- [Work required]
Output every line below exactly, please, omitting pictures.

====== Information provided ======

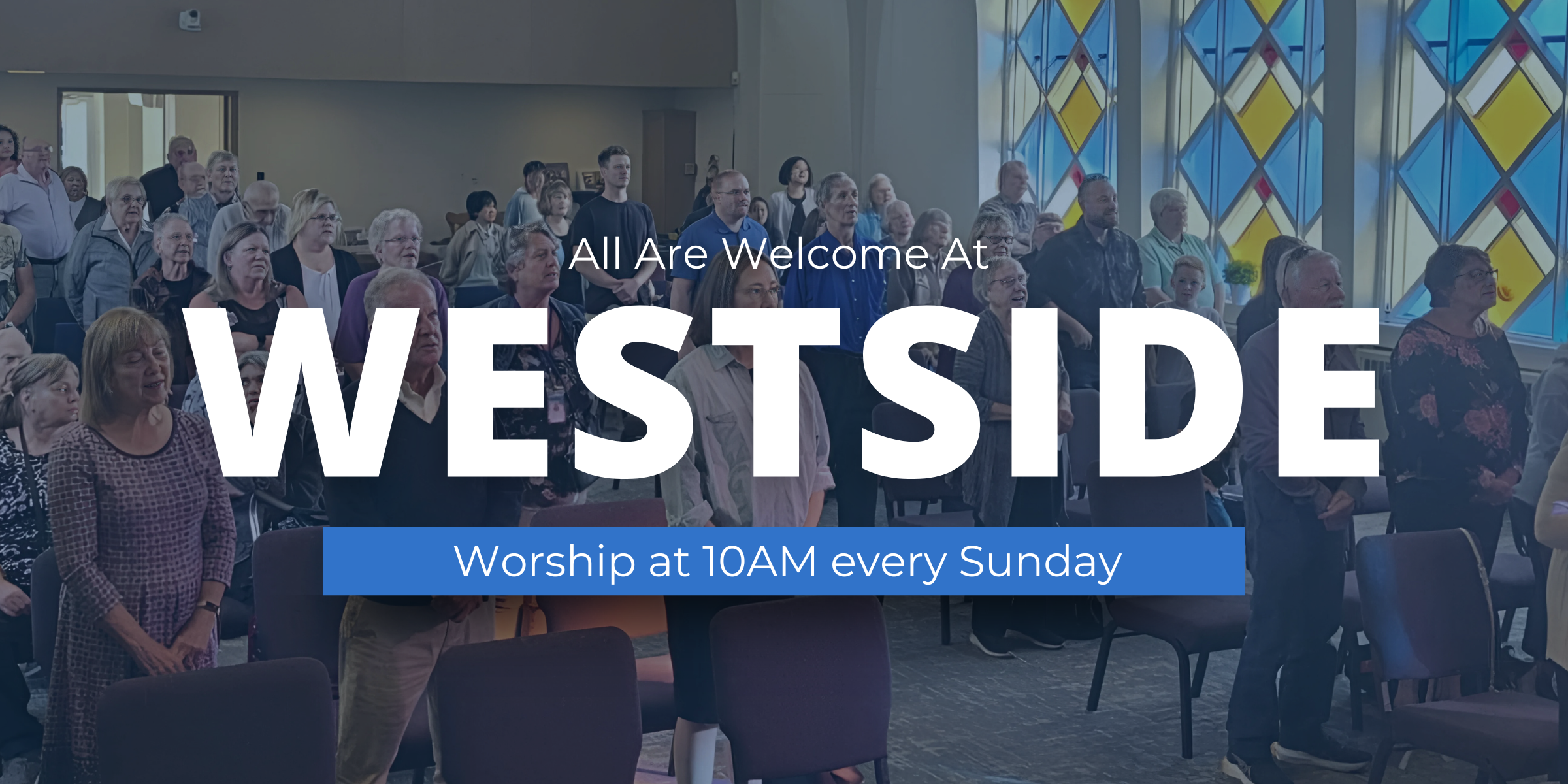 All Are Welcome At

WESTSIDE

Worship at 10AM every Sunday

======

- [Task response]
 All Are Welcome At

WESTSIDE

Worship at 10AM every Sunday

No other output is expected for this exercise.